• _ACTIONS TO TAKE_:
(1) Repeat everything in the newsletter on turnarounds from "Over time, I’ve" down to "most fall under.".
(2) Carry on the newsletter about company turnarounds from the point where it stops.

• _EXTRACT_:
===============

Congruence Catalyst
Edition 4
In the past few issues, I’ve discussed the importance of finding our own path forward as a company rather than trying to meet external measurements. Today, I want to focus on the influence of our own history.
In the past few issues, I’ve discussed the importance of finding our own path forward as a company rather than trying to meet external measurements. Today, I want to focus on the influence of our own history.
This is also a personal reminder. My biggest struggle is trying to replicate what I did well five or ten years ago – whether in my athletic abilities or how carefree my mind was. But I’ve realized that trying to replicate the past only drags down my ability to use the best version of myself today.
The same challenge arises for companies, which are just groups of people. Most of my career has revolved around helping companies facing challenges. I used to easily agree with the idea that we could bring back the glory days or replicate that one great year. Who doesn’t love a good challenge?
Over time, I’ve come to appreciate the fallacy in this thinking, and I’m bold enough to say:
Turnarounds are a fallacy.
Ask yourself: How many true turnaround stories can you recall? Has a 32-year-old athlete ever replicated their style and flamboyance from when they were 22?
This isn’t to say a 32-year-old athlete can’t be more successful than they were at 22. But it won’t be because they replicated their 22-year-old self. No athlete can do what they did ten years ago while also benefiting from the wisdom earned through those years.
The word “turnaround” is used loosely in several contexts. Let’s consider three that most fall under.
Chapter 7 bankruptcy is essentially the dissolution of a company, where it is sold for parts. I think of this as the end of an athlete’s playing career. It doesn’t mean they won’t go on to do other things, but this is not a turnaround – It’s a new beginning. I view this as a start-up scenario. Buying the license to use a well-known brand out of bankruptcy is no different from buying any other asset to start a business. The connection to the promise of the old brand is flimsy.
Chapter 11 bankruptcy involves a company defaulting on its debt due to cash flow constraints. However, many parts of the company’s operations may still be viable. My mental model for this situation is closer to an acquisition by a new owner and investor than a turnaround. All equity owners get wiped out, and only debt holders, who are typically not involved in day-to-day operations, have any hope of recouping their investment.
In both these situations, the new owners of a company are acquiring an asset that has been deeply discounted because of how it was run in the past. So, expecting a return to the old glory days is not a rational expectation.

===============

Rows from a dataset
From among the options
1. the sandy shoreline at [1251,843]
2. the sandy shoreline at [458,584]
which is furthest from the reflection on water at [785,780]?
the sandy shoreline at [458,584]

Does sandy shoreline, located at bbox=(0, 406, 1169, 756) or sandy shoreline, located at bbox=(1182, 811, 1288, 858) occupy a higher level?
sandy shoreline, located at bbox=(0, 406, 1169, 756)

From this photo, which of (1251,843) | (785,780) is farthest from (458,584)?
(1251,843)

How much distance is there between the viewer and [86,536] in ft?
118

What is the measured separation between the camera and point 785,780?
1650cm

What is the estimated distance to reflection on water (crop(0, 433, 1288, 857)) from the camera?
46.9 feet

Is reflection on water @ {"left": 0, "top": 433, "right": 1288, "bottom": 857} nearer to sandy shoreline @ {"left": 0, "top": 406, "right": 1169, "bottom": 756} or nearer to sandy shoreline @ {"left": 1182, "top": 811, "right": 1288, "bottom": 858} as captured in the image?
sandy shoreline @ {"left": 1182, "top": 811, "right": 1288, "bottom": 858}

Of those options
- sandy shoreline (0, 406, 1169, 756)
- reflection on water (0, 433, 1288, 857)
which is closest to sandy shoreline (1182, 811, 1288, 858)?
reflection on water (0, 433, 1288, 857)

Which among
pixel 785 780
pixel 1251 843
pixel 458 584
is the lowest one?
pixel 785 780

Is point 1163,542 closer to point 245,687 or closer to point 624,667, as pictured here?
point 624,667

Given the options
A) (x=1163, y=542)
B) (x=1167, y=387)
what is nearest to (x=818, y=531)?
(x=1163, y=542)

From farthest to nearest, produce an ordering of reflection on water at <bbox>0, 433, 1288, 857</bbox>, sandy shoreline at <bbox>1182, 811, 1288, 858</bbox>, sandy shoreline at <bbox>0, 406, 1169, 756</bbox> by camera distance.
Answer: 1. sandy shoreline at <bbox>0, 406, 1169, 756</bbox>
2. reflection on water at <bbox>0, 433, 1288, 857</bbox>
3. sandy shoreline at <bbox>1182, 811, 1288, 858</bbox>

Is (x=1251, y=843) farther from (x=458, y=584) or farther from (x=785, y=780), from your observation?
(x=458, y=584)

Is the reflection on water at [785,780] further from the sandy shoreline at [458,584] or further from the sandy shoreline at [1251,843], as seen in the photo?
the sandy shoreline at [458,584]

===============

• _TASK RESULTS_:
(1)
Over time, I’ve come to appreciate the fallacy in this thinking, and I’m bold enough to say:
Turnarounds are a fallacy.
Ask yourself: How many true turnaround stories can you recall? Has a 32-year-old athlete ever replicated their style and flamboyance from when they were 22?
This isn’t to say a 32-year-old athlete can’t be more successful than they were at 22. But it won’t be because they replicated their 22-year-old self. No athlete can do what they did ten years ago while also benefiting from the wisdom earned through those years.
The word “turnaround” is used loosely in several contexts. Let’s consider three that most fall under.

(2)
The third situation is when investors and owners are unhappy with a company’s present performance, which happens quite often. We want to focus on this because the first two scenarios with new owners are more obvious to internalize.
In this situation, companies replace CEOs and executives or set mandates to shift the present reality, trying to reverse unfulfilled promises or deteriorating performance. These scenarios often include past market leaders or companies that showed significant promise in the recent past. As admirable as it is to call these situations a “turnaround” and try to fulfill the difficult mandate to bring back past glory, I have come to recognize this as a mistake.
None of us deserve anything based on our past. Every game is a new game. We have to earn future outcomes. Every poker player knows that every new deal resets the odds and that past hands do not reflect the next one. The only thing we can bring forth from our past is resources – our big stack of chips if we have them.
In a company setting, these resources would be cash on hand, intellectual property, skills, lessons learned, data, or any such fortifiable walls we gained in the past. It still doesn’t change the fact that we must fight the next battle on its merits.
That’s our first takeaway:
We should limit the influence of “glory days” in our planning and rely on real and reliable resources to build a new future.
In October 2018, I was sitting at a bar wondering why the company-level change effort I was leading was proving so difficult. That’s when the idea of advising companies under my own brand came to me. I landed on the term “Turnaround Science” – a poor choice in hindsight.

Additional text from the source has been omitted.